Population Matters media release

17 June 2019, immediate use

Population Matters statement on UN World Population Prospects report 2019

Population Matters director Robin Maynard says:

“These figures represent the good, the bad and the ugly. The good: declining fertility and increasing longevity, reflecting improved quality of life for most of us, and at least the distant prospect of a flattening of population growth. The bad: astronomical population growth in the regions least able to cope, and the challenges of supporting a greater proportion of old people. And the ugly: billions more people putting intense pressure on a finite Earth, which already has overexploited natural resources, vanishing biodiversity and a dangerously warming climate.  Our numbers and impact on the planet are already too great, and billions more people to consume, make greenhouse gases and pollute threaten to undo all the good we can do in terms of reducing our impact in other ways.

“It’s very welcome to see a slight downwards adjustment in population projections [from 2017’s projections] but these figures nail the myth that population is going to decline soon – there’s only a one-in-four chance of that happening by the end of the century. Even these small gains are under threat. Family planning programmes in the world’s poorest countries are failing to meet their targets, while religious and political ideologues oppose birth control and choice over abortion, and promote pro-natal policies that threaten to undo the progress we’ve made.

“We must end our addiction to growth. Ageing populations are a challenge, but far from an insuperable one if we devote the resources necessary. Environmental catastrophe is a looming, credible and existential threat that requires us to take every ethical, practical measure at our disposal to ensure we have a habitable planet. If we don’t, nature could make its own intervention and our numbers could crash through the worst of all possible means.

* [SUPPLIED MATERIAL]:
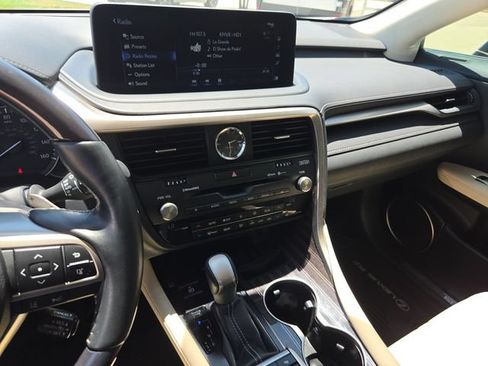 Used 2021 Lexus RX 450h AWD w/ Luxury Package image 11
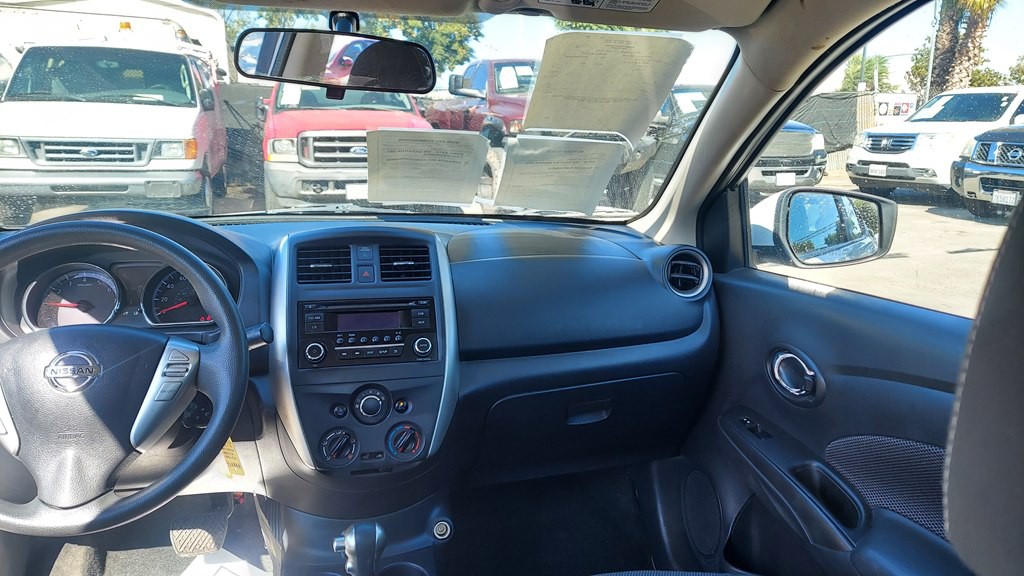 2017 Nissan Versa Image 9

* [EXERCISE DIRECTIONS]:
Continue the Population Matters statement on the 2019 UN World Population Prospects report from the point at which it stops.

* [RESPONSE FOR THIS EXERCISE]:
“These projections do offer hope: small changes in family size translate into a difference of several billion people by the end of the century – just half a child less per couple would see our population peak well before 2100 before declining to 7.3 bn. We have the time (just) and means to manage our population humanely and ethically such that future generations can live in balance and harmony with the natural world and the ecosystems upon which our wellbeing depends. That means family planning, education, women’s empowerment, ending poverty and promoting small families. Where people don’t have the choice to have a smaller family, they must have it – where they do have the choice, it’s vital they exercise it –especially in rich, high consuming countries where our environmental impact is so great. These projections represent too little progress, and without the right actions now, it will be too late to change them. That’s why the world needs an international policy framework on the overriding, upstream factor of population, as there is for the downstream issue of climate change.”



Alistair Currie, Head of Campaigns and Communications, Population Matters T: 0208 123 9170 E:

Notes for editors

The projections

United Nations Department of Economic and Social Affairs World Population Prospects 2019 

New projections are released every two years. The projections include a range of possible populations until 2100, with the medium projection being the most commonly used.  The 2019 medium global population projections are lower than those in the 2017 release:

  • 2050 9.7bn (9.8bn in the 2017 projections). This is 26% more than our current population of 7.7bn
  • 2100: 10.9bn (11.2bn in 2017 projections). This is 41% higher than our current population.

Prior to 2019, each successive projection has been revised upwards since 2002.

In regard to when the global population will peak, the accompanying 2019 World Population Prospects Highlights document states “Later in the century, although a continued increase of the global population is considered the most likely outcome, there is roughly a 27 per cent chance that the world’s population could stabilize or even begin to decrease sometime before 2100.” (p6)

The projections also include population projections figures illustrating the effects of global average fertility of half-a-child more than the medium projection, or half-a-child less.

  • Half-a-child less 8.9 bn by 2050 and 7.3 bn people by 2100 (lower than our current population)
  • Half-a-child more: 10.6 bn by 2050 and 15.6 bn by 2100.

Natural resources overexploitation

The Global Footprint Network calculates that we are currently using the renewable resources of 1.7 Earths and unless things change, will require three by 2050.

 Family planning

The Family Planning 2020 Partnership (FP2020) is the international project launched in 2012 to increase family planning uptake in the world’s poorest countries. The number of women who have taken up modern contraception has increased by 46 million since then but to meet its target of 120 million more women by 2020, another 74 million women would have to start using birth control in the next two years. FP2020 acknowledges that this target is now almost impossible to meet.